REQUIRED TASK: In the forum post about transpose and time-stretch glitches, what removes the glitching playback?

PASSAGE:

- - - -

Transpose/Time Stretch causing bad pops/glitches on playback

Hello friends.

I know there are many threads about glitchy playback but I couldn’t find one concerning this specific cause.

How to reproduce the bad things

  1. Create empty project.
  2. Add an audio track (in this case I used two kick drum samples).
  3. Apply any amount of transpose (up or down, doesn’t matter) or time stretching.
  4. Loop a small section so the audio track will repeat.
  5. Hit that space bar.

Result:

Four out of five times, the audio track will get a nasty pop or dropout, which often appears at the end of the sample but can also occur during its body. It is usually one pop, but sometimes it happens more than once in rapid succession.

The bizarre thing is that once playback loops back around, the audio track does not glitch. I haven’t seen it glitch after initially pressing play, only on the first hearing. 50% of the time, when I hit ‘1’ to go to the start of the loop, the audio will glitch. It’s not as consistent as the first play but it still happens.

Bouncing the audio track in place (with the effect of the new sample not requiring any transposition) removes the glitching playback.

- - - -

GIVEN DATA:
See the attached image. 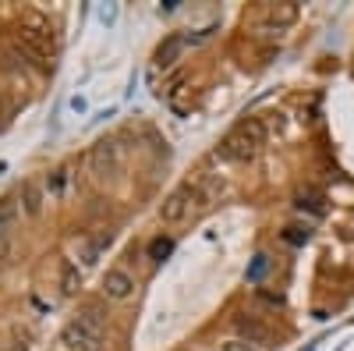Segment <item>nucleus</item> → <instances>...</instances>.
Here are the masks:
<instances>
[{"instance_id":"obj_1","label":"nucleus","mask_w":354,"mask_h":351,"mask_svg":"<svg viewBox=\"0 0 354 351\" xmlns=\"http://www.w3.org/2000/svg\"><path fill=\"white\" fill-rule=\"evenodd\" d=\"M266 121L262 117H252V121H241L238 128H234L223 142H220V156L230 160V163H248L262 153V145H266Z\"/></svg>"},{"instance_id":"obj_2","label":"nucleus","mask_w":354,"mask_h":351,"mask_svg":"<svg viewBox=\"0 0 354 351\" xmlns=\"http://www.w3.org/2000/svg\"><path fill=\"white\" fill-rule=\"evenodd\" d=\"M61 344L68 351H100L103 348V309L85 305L61 334Z\"/></svg>"},{"instance_id":"obj_3","label":"nucleus","mask_w":354,"mask_h":351,"mask_svg":"<svg viewBox=\"0 0 354 351\" xmlns=\"http://www.w3.org/2000/svg\"><path fill=\"white\" fill-rule=\"evenodd\" d=\"M18 43L32 53V57H53L57 53V39H53V28L39 18H28L18 28Z\"/></svg>"},{"instance_id":"obj_4","label":"nucleus","mask_w":354,"mask_h":351,"mask_svg":"<svg viewBox=\"0 0 354 351\" xmlns=\"http://www.w3.org/2000/svg\"><path fill=\"white\" fill-rule=\"evenodd\" d=\"M88 163H93V174H100V178H113L117 167H121V150H117V142L113 138H100L93 145Z\"/></svg>"},{"instance_id":"obj_5","label":"nucleus","mask_w":354,"mask_h":351,"mask_svg":"<svg viewBox=\"0 0 354 351\" xmlns=\"http://www.w3.org/2000/svg\"><path fill=\"white\" fill-rule=\"evenodd\" d=\"M192 185H185V188H177V192H170L167 199H163V206H160V220L163 224H181L185 217H188V210H192Z\"/></svg>"},{"instance_id":"obj_6","label":"nucleus","mask_w":354,"mask_h":351,"mask_svg":"<svg viewBox=\"0 0 354 351\" xmlns=\"http://www.w3.org/2000/svg\"><path fill=\"white\" fill-rule=\"evenodd\" d=\"M135 291V277L124 270V267H113V270H106L103 273V295L106 298H113V302H124L128 295Z\"/></svg>"},{"instance_id":"obj_7","label":"nucleus","mask_w":354,"mask_h":351,"mask_svg":"<svg viewBox=\"0 0 354 351\" xmlns=\"http://www.w3.org/2000/svg\"><path fill=\"white\" fill-rule=\"evenodd\" d=\"M185 43H188V39H181V36H174V39H167V43L160 46V53H156V61H160L163 68H167V64H174V61H177V53L185 50Z\"/></svg>"},{"instance_id":"obj_8","label":"nucleus","mask_w":354,"mask_h":351,"mask_svg":"<svg viewBox=\"0 0 354 351\" xmlns=\"http://www.w3.org/2000/svg\"><path fill=\"white\" fill-rule=\"evenodd\" d=\"M238 330L248 337V344H262L266 337H270V334H266V327H262V323H255L252 316H248V319H238Z\"/></svg>"},{"instance_id":"obj_9","label":"nucleus","mask_w":354,"mask_h":351,"mask_svg":"<svg viewBox=\"0 0 354 351\" xmlns=\"http://www.w3.org/2000/svg\"><path fill=\"white\" fill-rule=\"evenodd\" d=\"M266 18H270V21L280 28V25H287V21L298 18V8H294V4H283V8H266Z\"/></svg>"},{"instance_id":"obj_10","label":"nucleus","mask_w":354,"mask_h":351,"mask_svg":"<svg viewBox=\"0 0 354 351\" xmlns=\"http://www.w3.org/2000/svg\"><path fill=\"white\" fill-rule=\"evenodd\" d=\"M25 213H39V185L25 188Z\"/></svg>"},{"instance_id":"obj_11","label":"nucleus","mask_w":354,"mask_h":351,"mask_svg":"<svg viewBox=\"0 0 354 351\" xmlns=\"http://www.w3.org/2000/svg\"><path fill=\"white\" fill-rule=\"evenodd\" d=\"M170 249H174L170 238H156V242L149 245V255H153V259H163V255H170Z\"/></svg>"},{"instance_id":"obj_12","label":"nucleus","mask_w":354,"mask_h":351,"mask_svg":"<svg viewBox=\"0 0 354 351\" xmlns=\"http://www.w3.org/2000/svg\"><path fill=\"white\" fill-rule=\"evenodd\" d=\"M75 287H78V270H75V262H64V291L71 295Z\"/></svg>"},{"instance_id":"obj_13","label":"nucleus","mask_w":354,"mask_h":351,"mask_svg":"<svg viewBox=\"0 0 354 351\" xmlns=\"http://www.w3.org/2000/svg\"><path fill=\"white\" fill-rule=\"evenodd\" d=\"M287 242H294V245L308 242V227H305V231H301V227H287Z\"/></svg>"},{"instance_id":"obj_14","label":"nucleus","mask_w":354,"mask_h":351,"mask_svg":"<svg viewBox=\"0 0 354 351\" xmlns=\"http://www.w3.org/2000/svg\"><path fill=\"white\" fill-rule=\"evenodd\" d=\"M223 351H252V348H248V344H241V341H230Z\"/></svg>"}]
</instances>
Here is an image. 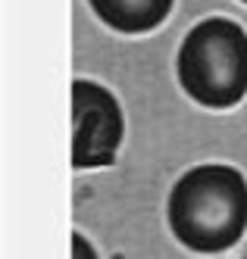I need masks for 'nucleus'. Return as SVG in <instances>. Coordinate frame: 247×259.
I'll use <instances>...</instances> for the list:
<instances>
[{
	"mask_svg": "<svg viewBox=\"0 0 247 259\" xmlns=\"http://www.w3.org/2000/svg\"><path fill=\"white\" fill-rule=\"evenodd\" d=\"M166 215L172 234L188 250H229L247 228V181L235 165H194L172 184Z\"/></svg>",
	"mask_w": 247,
	"mask_h": 259,
	"instance_id": "f257e3e1",
	"label": "nucleus"
},
{
	"mask_svg": "<svg viewBox=\"0 0 247 259\" xmlns=\"http://www.w3.org/2000/svg\"><path fill=\"white\" fill-rule=\"evenodd\" d=\"M175 69L185 94L200 106H235L247 94V31L225 16L197 22L182 38Z\"/></svg>",
	"mask_w": 247,
	"mask_h": 259,
	"instance_id": "f03ea898",
	"label": "nucleus"
},
{
	"mask_svg": "<svg viewBox=\"0 0 247 259\" xmlns=\"http://www.w3.org/2000/svg\"><path fill=\"white\" fill-rule=\"evenodd\" d=\"M122 144V109L97 81L79 78L72 84V165L97 169L116 159Z\"/></svg>",
	"mask_w": 247,
	"mask_h": 259,
	"instance_id": "7ed1b4c3",
	"label": "nucleus"
},
{
	"mask_svg": "<svg viewBox=\"0 0 247 259\" xmlns=\"http://www.w3.org/2000/svg\"><path fill=\"white\" fill-rule=\"evenodd\" d=\"M88 4L110 28L125 34L157 28L172 10V0H88Z\"/></svg>",
	"mask_w": 247,
	"mask_h": 259,
	"instance_id": "20e7f679",
	"label": "nucleus"
},
{
	"mask_svg": "<svg viewBox=\"0 0 247 259\" xmlns=\"http://www.w3.org/2000/svg\"><path fill=\"white\" fill-rule=\"evenodd\" d=\"M72 259H97V253H94V247H91V240L85 234H79V231L72 234Z\"/></svg>",
	"mask_w": 247,
	"mask_h": 259,
	"instance_id": "39448f33",
	"label": "nucleus"
},
{
	"mask_svg": "<svg viewBox=\"0 0 247 259\" xmlns=\"http://www.w3.org/2000/svg\"><path fill=\"white\" fill-rule=\"evenodd\" d=\"M244 4H247V0H244Z\"/></svg>",
	"mask_w": 247,
	"mask_h": 259,
	"instance_id": "423d86ee",
	"label": "nucleus"
}]
</instances>
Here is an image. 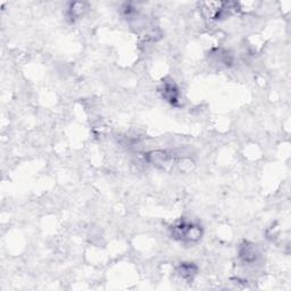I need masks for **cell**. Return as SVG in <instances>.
I'll use <instances>...</instances> for the list:
<instances>
[{
	"label": "cell",
	"instance_id": "6da1fadb",
	"mask_svg": "<svg viewBox=\"0 0 291 291\" xmlns=\"http://www.w3.org/2000/svg\"><path fill=\"white\" fill-rule=\"evenodd\" d=\"M203 229L193 222L181 221L172 227V236L183 243H197L202 239Z\"/></svg>",
	"mask_w": 291,
	"mask_h": 291
},
{
	"label": "cell",
	"instance_id": "7a4b0ae2",
	"mask_svg": "<svg viewBox=\"0 0 291 291\" xmlns=\"http://www.w3.org/2000/svg\"><path fill=\"white\" fill-rule=\"evenodd\" d=\"M144 158L149 164L159 168H166L167 166L172 165L173 163H176L174 162L172 155L167 152H164V150H154V152L146 154Z\"/></svg>",
	"mask_w": 291,
	"mask_h": 291
},
{
	"label": "cell",
	"instance_id": "3957f363",
	"mask_svg": "<svg viewBox=\"0 0 291 291\" xmlns=\"http://www.w3.org/2000/svg\"><path fill=\"white\" fill-rule=\"evenodd\" d=\"M239 257L245 264H254L258 258V252L253 244L244 243L240 246Z\"/></svg>",
	"mask_w": 291,
	"mask_h": 291
},
{
	"label": "cell",
	"instance_id": "277c9868",
	"mask_svg": "<svg viewBox=\"0 0 291 291\" xmlns=\"http://www.w3.org/2000/svg\"><path fill=\"white\" fill-rule=\"evenodd\" d=\"M161 92L163 94V98L165 99L166 102L171 103L172 105H176L177 103H179V98H180L179 90H177L174 83L165 82V83H164L162 86Z\"/></svg>",
	"mask_w": 291,
	"mask_h": 291
},
{
	"label": "cell",
	"instance_id": "5b68a950",
	"mask_svg": "<svg viewBox=\"0 0 291 291\" xmlns=\"http://www.w3.org/2000/svg\"><path fill=\"white\" fill-rule=\"evenodd\" d=\"M177 274L184 280H192L193 276L197 274V266L192 263H181L177 267Z\"/></svg>",
	"mask_w": 291,
	"mask_h": 291
},
{
	"label": "cell",
	"instance_id": "8992f818",
	"mask_svg": "<svg viewBox=\"0 0 291 291\" xmlns=\"http://www.w3.org/2000/svg\"><path fill=\"white\" fill-rule=\"evenodd\" d=\"M85 9V4L84 3H73L70 5L67 11V16L71 20H76L77 17H80L82 14H83Z\"/></svg>",
	"mask_w": 291,
	"mask_h": 291
}]
</instances>
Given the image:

- - - -

COMPLETED EXERCISE: Bouncing the audio track in place, so the new sample needs no transposition.